A 51 ans, Philippe Streydio met fin à une longue et riche carrière politique. Le conseiller libéral a profité du conseil communal réuni pour la première fois, jeudi soir, en visioconférence, pour annoncer sa démission.

Petit-fils d’Albert Streydio qui fut bourgmestre du village de Marcq avant la fusion des communes, puis échevin de son successeur Clément Crohain, Philippe Streydio s’etait présenté pour la première fois en 1994 sans être élu, avant de récidiver six ans plus tard avec succès sur la liste PRL/RDC emmenée par Florine Pary-Mille (ex-bourgmestre). Un premier mandat durant lequel il présida aux destinées du CPAS.

Réélu en 2006, il accédera à la présidence de Nautisport tout en occupant au sein du collège différents échevinats dont celui des Sports et du Commerce. En 2018, après avoir exercé trois mandats successifs au sein d’une majorité associant son parti à Ecolo et au PS, il se retrouve dans l’opposition suite au schisme intervenu deux ans plus tôt au sein du MR.

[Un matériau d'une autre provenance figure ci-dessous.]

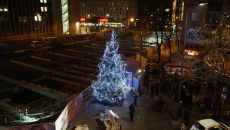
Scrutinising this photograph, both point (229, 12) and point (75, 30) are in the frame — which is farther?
point (75, 30)

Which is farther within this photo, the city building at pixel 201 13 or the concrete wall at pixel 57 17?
the concrete wall at pixel 57 17

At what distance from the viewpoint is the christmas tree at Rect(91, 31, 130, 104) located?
69.8 feet

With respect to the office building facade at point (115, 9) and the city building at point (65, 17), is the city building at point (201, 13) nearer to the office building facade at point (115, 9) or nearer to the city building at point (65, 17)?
the city building at point (65, 17)

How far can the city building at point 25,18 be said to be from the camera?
174ft

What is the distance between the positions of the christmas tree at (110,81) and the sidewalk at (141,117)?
776mm

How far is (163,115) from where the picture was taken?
19578mm

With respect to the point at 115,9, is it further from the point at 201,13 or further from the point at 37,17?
the point at 201,13

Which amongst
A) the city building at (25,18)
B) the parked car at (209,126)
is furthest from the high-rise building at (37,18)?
the parked car at (209,126)

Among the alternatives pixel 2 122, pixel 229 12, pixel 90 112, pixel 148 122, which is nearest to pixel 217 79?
pixel 148 122

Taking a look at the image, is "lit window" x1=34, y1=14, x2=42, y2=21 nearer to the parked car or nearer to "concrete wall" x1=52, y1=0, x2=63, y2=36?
"concrete wall" x1=52, y1=0, x2=63, y2=36

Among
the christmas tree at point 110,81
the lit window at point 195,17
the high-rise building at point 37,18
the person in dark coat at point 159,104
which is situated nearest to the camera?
the person in dark coat at point 159,104

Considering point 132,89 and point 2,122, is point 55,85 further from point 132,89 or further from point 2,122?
point 2,122

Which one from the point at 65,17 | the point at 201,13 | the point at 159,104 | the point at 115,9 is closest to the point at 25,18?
the point at 65,17

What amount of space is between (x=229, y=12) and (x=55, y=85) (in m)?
23.6
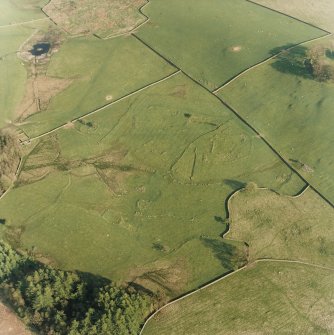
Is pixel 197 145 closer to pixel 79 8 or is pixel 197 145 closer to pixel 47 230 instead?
pixel 47 230

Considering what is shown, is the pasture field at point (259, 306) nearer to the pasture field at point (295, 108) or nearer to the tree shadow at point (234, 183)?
the tree shadow at point (234, 183)

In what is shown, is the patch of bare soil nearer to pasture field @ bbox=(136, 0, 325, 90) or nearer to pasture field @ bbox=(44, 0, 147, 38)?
pasture field @ bbox=(136, 0, 325, 90)

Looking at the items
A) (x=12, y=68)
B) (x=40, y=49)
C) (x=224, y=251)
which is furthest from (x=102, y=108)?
(x=224, y=251)

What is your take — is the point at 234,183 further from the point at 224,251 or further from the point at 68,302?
the point at 68,302

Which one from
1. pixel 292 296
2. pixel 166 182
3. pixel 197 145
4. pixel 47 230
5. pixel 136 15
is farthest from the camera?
pixel 136 15

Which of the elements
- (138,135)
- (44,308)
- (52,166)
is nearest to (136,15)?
(138,135)
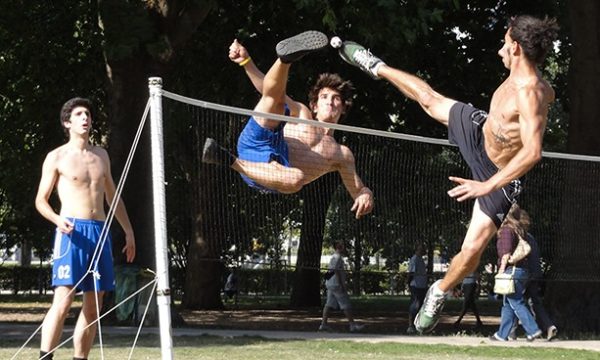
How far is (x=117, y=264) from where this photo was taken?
21531 millimetres

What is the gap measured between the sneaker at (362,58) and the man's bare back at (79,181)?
94.1 inches

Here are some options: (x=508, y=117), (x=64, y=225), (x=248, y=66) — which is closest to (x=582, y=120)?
(x=248, y=66)

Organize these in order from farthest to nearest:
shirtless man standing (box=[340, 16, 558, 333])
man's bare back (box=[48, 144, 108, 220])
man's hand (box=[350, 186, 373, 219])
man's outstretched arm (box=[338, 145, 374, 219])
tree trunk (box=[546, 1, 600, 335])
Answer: tree trunk (box=[546, 1, 600, 335]) < man's bare back (box=[48, 144, 108, 220]) < man's outstretched arm (box=[338, 145, 374, 219]) < man's hand (box=[350, 186, 373, 219]) < shirtless man standing (box=[340, 16, 558, 333])

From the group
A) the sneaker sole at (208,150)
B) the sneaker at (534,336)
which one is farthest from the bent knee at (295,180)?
the sneaker at (534,336)

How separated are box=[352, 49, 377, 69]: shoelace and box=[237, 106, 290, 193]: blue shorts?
77 centimetres

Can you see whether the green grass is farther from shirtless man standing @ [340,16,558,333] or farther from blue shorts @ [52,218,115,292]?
shirtless man standing @ [340,16,558,333]

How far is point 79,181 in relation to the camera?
35.3 ft

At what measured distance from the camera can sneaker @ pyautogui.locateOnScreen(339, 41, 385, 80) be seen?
973cm

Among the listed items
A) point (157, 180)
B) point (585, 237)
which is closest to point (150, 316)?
point (585, 237)

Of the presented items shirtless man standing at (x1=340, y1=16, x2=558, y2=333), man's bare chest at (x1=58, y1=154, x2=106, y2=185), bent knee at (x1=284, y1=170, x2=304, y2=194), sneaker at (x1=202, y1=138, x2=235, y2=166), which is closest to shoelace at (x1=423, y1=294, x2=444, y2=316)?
shirtless man standing at (x1=340, y1=16, x2=558, y2=333)

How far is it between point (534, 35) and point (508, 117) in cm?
61

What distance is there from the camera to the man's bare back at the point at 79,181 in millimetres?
10773

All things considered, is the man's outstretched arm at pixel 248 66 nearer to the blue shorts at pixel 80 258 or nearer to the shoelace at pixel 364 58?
the shoelace at pixel 364 58

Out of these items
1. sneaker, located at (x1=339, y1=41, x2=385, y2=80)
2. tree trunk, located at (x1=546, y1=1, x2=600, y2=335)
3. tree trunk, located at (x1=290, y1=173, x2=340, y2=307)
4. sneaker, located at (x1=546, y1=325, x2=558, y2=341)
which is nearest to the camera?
sneaker, located at (x1=339, y1=41, x2=385, y2=80)
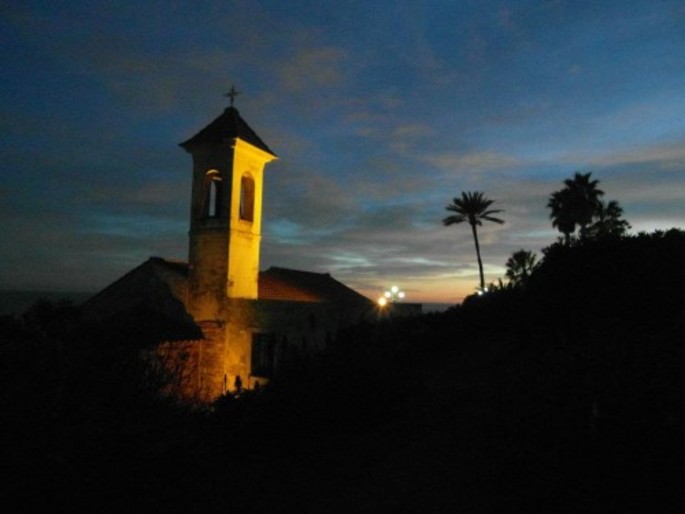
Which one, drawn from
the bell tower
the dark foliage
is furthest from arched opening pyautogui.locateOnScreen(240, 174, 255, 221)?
the dark foliage

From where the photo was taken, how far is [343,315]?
19.7 m

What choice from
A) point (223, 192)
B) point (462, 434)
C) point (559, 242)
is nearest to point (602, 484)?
point (462, 434)

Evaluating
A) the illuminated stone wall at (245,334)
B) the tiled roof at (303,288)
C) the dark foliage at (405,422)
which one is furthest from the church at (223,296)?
the dark foliage at (405,422)

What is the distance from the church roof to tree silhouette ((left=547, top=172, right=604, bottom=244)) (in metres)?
27.4

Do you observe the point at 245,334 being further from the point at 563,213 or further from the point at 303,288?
the point at 563,213

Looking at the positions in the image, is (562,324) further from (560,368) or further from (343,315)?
(343,315)

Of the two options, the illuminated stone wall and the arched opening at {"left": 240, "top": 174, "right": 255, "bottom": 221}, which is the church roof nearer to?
the arched opening at {"left": 240, "top": 174, "right": 255, "bottom": 221}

“Sans cela, je ne me serais déjà plus représenté voici deux ans mais les aléas de la vie politique ont fait que j’ai accepté de soutenir Florine Pary-Mille en poussant sa liste. Même si je fus encore élu, ma candidature n’aura pas suffi à maintenir le MR au sein de la majorité tripartite du bourgmestre Olivier Saint-Amand”, regrette-t-il. Et notre interlocuteur d’ajouter qu’il n’a jamais voulu faire de la politique un métier, mais plutôt un engagement au service de la collectivité en marge de ses activités professionnelles bien remplies.

Membre très actif d’un service-club, Philippe Streydio sera remplacé par son 1er suppléant Jean-François Baudoux qui n’est autre que le président du FC enghiennois.